La segunda noche, ya no sentía el brazo, seguramente aquel lobo me había cortado algún nervio, y la sangre brotaba sin parar. Estaba mareada y no tenía fuerzas ni para incorporarme. Una figura apareció entre la oscuridad, pero ni siquiera me preocupó cuando se acercó a mí. Cerré los ojos y cuando volví a abrirlos un enmascarado se encontraba a centímetros de mí. Me acarició el pelo, la frente y todo el rostro.
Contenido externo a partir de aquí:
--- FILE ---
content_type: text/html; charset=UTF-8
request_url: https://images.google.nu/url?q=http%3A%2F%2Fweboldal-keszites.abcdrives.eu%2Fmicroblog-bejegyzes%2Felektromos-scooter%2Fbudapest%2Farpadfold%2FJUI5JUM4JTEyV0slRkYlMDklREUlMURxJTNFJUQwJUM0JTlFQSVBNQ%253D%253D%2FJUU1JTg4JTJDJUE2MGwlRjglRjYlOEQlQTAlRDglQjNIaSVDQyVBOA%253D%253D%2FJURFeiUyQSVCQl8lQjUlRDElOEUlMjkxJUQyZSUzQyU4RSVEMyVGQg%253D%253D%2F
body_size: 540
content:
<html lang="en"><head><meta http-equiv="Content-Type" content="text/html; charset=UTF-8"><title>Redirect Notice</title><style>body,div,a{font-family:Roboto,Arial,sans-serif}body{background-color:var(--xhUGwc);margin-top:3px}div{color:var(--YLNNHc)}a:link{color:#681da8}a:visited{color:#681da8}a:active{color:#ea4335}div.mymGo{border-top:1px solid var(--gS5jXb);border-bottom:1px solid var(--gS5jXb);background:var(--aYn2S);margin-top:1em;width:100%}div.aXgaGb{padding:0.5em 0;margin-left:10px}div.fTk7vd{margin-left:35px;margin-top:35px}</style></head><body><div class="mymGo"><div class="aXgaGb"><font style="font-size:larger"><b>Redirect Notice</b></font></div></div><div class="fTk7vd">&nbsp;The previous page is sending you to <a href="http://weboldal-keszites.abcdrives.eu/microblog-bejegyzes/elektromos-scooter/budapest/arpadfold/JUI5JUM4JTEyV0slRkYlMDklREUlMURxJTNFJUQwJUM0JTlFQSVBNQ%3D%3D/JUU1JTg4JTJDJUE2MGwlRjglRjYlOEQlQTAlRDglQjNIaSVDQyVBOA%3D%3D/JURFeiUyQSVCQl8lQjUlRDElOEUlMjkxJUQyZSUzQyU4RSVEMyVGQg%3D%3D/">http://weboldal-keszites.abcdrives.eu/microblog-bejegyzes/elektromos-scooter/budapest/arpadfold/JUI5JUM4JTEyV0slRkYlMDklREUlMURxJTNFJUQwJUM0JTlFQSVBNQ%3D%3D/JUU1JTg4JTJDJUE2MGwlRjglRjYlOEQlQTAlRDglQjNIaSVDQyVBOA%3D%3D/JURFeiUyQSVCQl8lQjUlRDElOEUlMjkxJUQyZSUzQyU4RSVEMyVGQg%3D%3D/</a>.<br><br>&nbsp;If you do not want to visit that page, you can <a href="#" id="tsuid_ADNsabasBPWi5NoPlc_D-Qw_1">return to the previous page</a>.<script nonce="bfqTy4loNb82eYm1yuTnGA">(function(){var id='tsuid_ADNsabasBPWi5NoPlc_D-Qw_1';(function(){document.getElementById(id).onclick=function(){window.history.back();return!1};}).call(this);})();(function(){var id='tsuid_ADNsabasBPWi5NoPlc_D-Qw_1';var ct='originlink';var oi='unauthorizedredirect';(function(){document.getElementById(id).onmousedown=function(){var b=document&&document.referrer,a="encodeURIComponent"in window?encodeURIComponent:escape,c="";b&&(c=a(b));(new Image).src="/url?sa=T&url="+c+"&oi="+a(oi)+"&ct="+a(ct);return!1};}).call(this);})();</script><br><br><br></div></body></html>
No tuve fuerzas para hablar, así que esperé a que él lo hiciera. —No vas a salvarte de esta pesadilla —dijo con un tono aterciopelado.

Una lágrima me cayó de un ojo y él detuvo su recorrido por mi piel con el dedo. —¿Quién eres? —le pregunté mientras intentaba descifrar su rostro detrás de su máscara negra.

No me respondió. Como respuesta, sacó un cuchillo y me lo acercó al cuello. —Nos vemos en el otro mundo, infeliz.

Y tan rápido que no me dio tiempo a asimilarlo, me atravesó el cuchillo por la yugular. Mientras agonizaba me di cuenta de la cara magullada y llena de cicatrices del asesino.